My favorite curmudgeon Fred Reed isn't a big fan (to say the least) of what Christmas has become here in America:
I’m going to kill Santa Clause—cart him to the guillotine in a tumbrel, and then carry his head through town on a pike. I mean it. That damned red-nosed reindeer will be sausage. Why is his nose red? Because he’s a drunk. His real name is O’Toole. He emigrated to the North Pole under a forged visa.
I can’t stand it. The entire United States has become on vast elevator, with lame carols raining down like a musical sewage-outflow. Barely musical. There’s no escape. Ringdingchingading, Dingdingchingaring, Santa Clause is coming to…a bad end, if I catch the rascal. I’ll hang him on fish hooks.
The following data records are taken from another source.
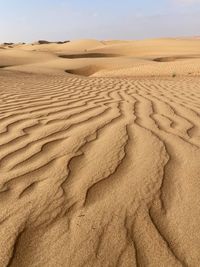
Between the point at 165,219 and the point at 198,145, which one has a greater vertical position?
the point at 165,219

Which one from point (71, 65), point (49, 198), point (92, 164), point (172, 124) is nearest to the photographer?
point (49, 198)

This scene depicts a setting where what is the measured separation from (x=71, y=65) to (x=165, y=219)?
1978cm

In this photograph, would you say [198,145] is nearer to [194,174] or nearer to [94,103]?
[194,174]

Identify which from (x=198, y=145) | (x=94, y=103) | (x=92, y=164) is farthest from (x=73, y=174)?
(x=94, y=103)

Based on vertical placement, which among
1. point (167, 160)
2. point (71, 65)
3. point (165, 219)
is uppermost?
point (165, 219)

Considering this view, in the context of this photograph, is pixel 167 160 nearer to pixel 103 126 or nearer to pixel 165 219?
pixel 165 219

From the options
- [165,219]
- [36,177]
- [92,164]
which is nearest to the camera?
[165,219]

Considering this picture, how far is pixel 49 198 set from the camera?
2119mm

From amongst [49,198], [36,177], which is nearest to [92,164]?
[36,177]

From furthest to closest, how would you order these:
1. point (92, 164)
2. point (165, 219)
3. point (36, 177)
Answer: point (92, 164) < point (36, 177) < point (165, 219)

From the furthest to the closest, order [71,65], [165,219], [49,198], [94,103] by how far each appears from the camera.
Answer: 1. [71,65]
2. [94,103]
3. [49,198]
4. [165,219]

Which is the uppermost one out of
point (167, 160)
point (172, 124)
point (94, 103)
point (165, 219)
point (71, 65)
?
point (165, 219)

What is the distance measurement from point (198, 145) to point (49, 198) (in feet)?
4.69

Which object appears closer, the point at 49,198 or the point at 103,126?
the point at 49,198
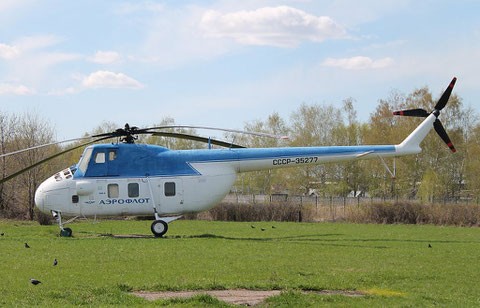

Why do we put up with this saccharine compulsory gaiety? I’m dreeeem-ing of a …aaagh! It would drive shellfish to wear ear plugs. But we don’t just tolerate commercial leminghood. We congratulate ourselves on it. News reports tell us excitedly how sales compare with last year’s. Television clips show people pawing at bins in low-end slop chutes, dropping half on the floor.
I want to strangle something. Bring me a duck.
All that tiresome yodeling about things that most people wouldn’t recognize if they tripped over one. Half the public couldn’t tell a reindeer from a hat rack. A one-horse open sleigh? Probably nobody alive has ever seen a sleigh, or, many of them, a horse. It’s ersatz nostalgia for a world we never knew. Buy something.